Lead by the pretty leading pair played by Peng and Nini, the film’s cast is winning and earnest, though in the earlier parts of the movie some of the performers look way too old to be high school students. There are also a few confusing plot developments such as a hissy fit at an outdoor restaurant that escalates without explanation into a knock-down brawl, but none of them as contrived or annoying as those found in the Nicholas Tse/Gao Yuan Yuan romantic drama stinker, But Always. But Back In Time, though by no means racy, also deals fairly frankly with sexuality, a change from many similar melodramas of its ilk that’s worth a few points in my book. At times the overwrought emotionality of the movie just barely avoids self-parody and isn’t helped by the swelling violins and tinkly piano on the soundtrack. But it’s a watchable timepass, especially if you’re in the mood for a deeply emo cinematic experience.

Friends, Back In Time, 2014

Besties, Back In Time, 2014

With Back In Time, distributor China Lion continues to hit its stride. Unlike the typical Asian genre fare of gangster, martial arts, and wuxia films usually distributed in the U.S. and aimed at Western sensibilities, CL’s most recent releases aim straight for the Chinese expat community. Its last five titles released in 2014—Back In Time, Women Who Flirt, Love On A Cloud, Breakup Buddies, and But Always—are romantic dramas or comedies and feature performers popular in China but mostly unknown in the U.S. even among Asian film aficionados, with the exception of Nicholas Tse and possibly Zhou Xun. These movies also differ from the output of international arthouse favorites like Zhang Yimou or Chen Kaige and are solidly middlebrow and commercial, created to entertain and not to startle, and have found an audience in the U.S. Deadline.com notes, “China Lion has had success with romantic dramas imported from Chinese-speaking regions in the past. They handled Beijing Love Story ($428K cume) in February and other past titles include Love ($309K cume) and Love In The Buff ($256K cume).”
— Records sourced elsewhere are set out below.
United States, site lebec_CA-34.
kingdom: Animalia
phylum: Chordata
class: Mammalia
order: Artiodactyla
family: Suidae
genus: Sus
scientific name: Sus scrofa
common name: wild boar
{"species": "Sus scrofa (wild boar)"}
Back In Time (as well as the CL releases that immediately preceded and follow it, Pang Ho-Cheung’s Women Who Flirt and the Angelababy vehicle Love On A Cloud) demonstrates that China Lion has figured out a winning formula that works for its Chinese expat niche audience. Though many of these films may not be appealing to the typical Asian-film fanboy in the U.S., to Chinese audiences away from home they’re just like listening to the latest Jacky Cheung CD—they’re a soothingly familiar entertainment experience.